◆ PROBLEM TO WORK ON ◆
What follows is a listing. Return every line of it exactly.

********************

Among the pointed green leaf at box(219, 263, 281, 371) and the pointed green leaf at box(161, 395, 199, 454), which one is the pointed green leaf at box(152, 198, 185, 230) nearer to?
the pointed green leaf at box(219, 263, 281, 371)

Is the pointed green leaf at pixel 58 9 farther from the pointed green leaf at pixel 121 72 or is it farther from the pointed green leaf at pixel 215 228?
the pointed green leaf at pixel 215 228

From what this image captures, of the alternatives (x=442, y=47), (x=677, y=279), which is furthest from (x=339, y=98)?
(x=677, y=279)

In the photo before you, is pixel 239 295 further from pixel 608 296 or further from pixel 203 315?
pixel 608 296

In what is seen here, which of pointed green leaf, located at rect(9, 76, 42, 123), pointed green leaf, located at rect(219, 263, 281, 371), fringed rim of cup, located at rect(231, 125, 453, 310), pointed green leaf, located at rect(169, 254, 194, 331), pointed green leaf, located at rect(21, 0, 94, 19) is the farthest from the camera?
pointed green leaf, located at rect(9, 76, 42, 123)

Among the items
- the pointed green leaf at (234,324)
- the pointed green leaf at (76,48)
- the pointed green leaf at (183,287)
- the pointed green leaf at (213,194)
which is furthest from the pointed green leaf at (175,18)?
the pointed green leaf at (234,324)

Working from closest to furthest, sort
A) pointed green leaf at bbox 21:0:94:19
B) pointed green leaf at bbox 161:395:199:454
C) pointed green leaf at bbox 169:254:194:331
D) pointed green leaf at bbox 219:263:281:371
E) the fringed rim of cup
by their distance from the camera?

********************

◆ RESPONSE ◆
Among the pointed green leaf at box(219, 263, 281, 371) and the pointed green leaf at box(161, 395, 199, 454), which one is the pointed green leaf at box(152, 198, 185, 230) nearer to?
the pointed green leaf at box(219, 263, 281, 371)

Is the pointed green leaf at pixel 58 9 farther from the pointed green leaf at pixel 121 72 or is it farther from the pointed green leaf at pixel 215 228?
the pointed green leaf at pixel 215 228

From what this image captures, of the alternatives (x=442, y=47), (x=677, y=279), which is furthest from (x=339, y=98)?
(x=677, y=279)

In the photo before you, is pixel 239 295 further from pixel 608 296 or further from pixel 203 315?
pixel 608 296

In what is seen here, which of pointed green leaf, located at rect(9, 76, 42, 123), pointed green leaf, located at rect(219, 263, 281, 371), fringed rim of cup, located at rect(231, 125, 453, 310), pointed green leaf, located at rect(169, 254, 194, 331), pointed green leaf, located at rect(21, 0, 94, 19) is the farthest from the camera?
pointed green leaf, located at rect(9, 76, 42, 123)

Among the items
- the pointed green leaf at (234,324)
- the pointed green leaf at (76,48)
- the pointed green leaf at (183,287)
- the pointed green leaf at (213,194)
which is furthest from the pointed green leaf at (175,18)?
the pointed green leaf at (234,324)

Working from closest to furthest, sort
A) pointed green leaf at bbox 21:0:94:19
B) pointed green leaf at bbox 161:395:199:454
C) pointed green leaf at bbox 169:254:194:331
D) pointed green leaf at bbox 219:263:281:371
E) the fringed rim of cup
by their distance from the camera?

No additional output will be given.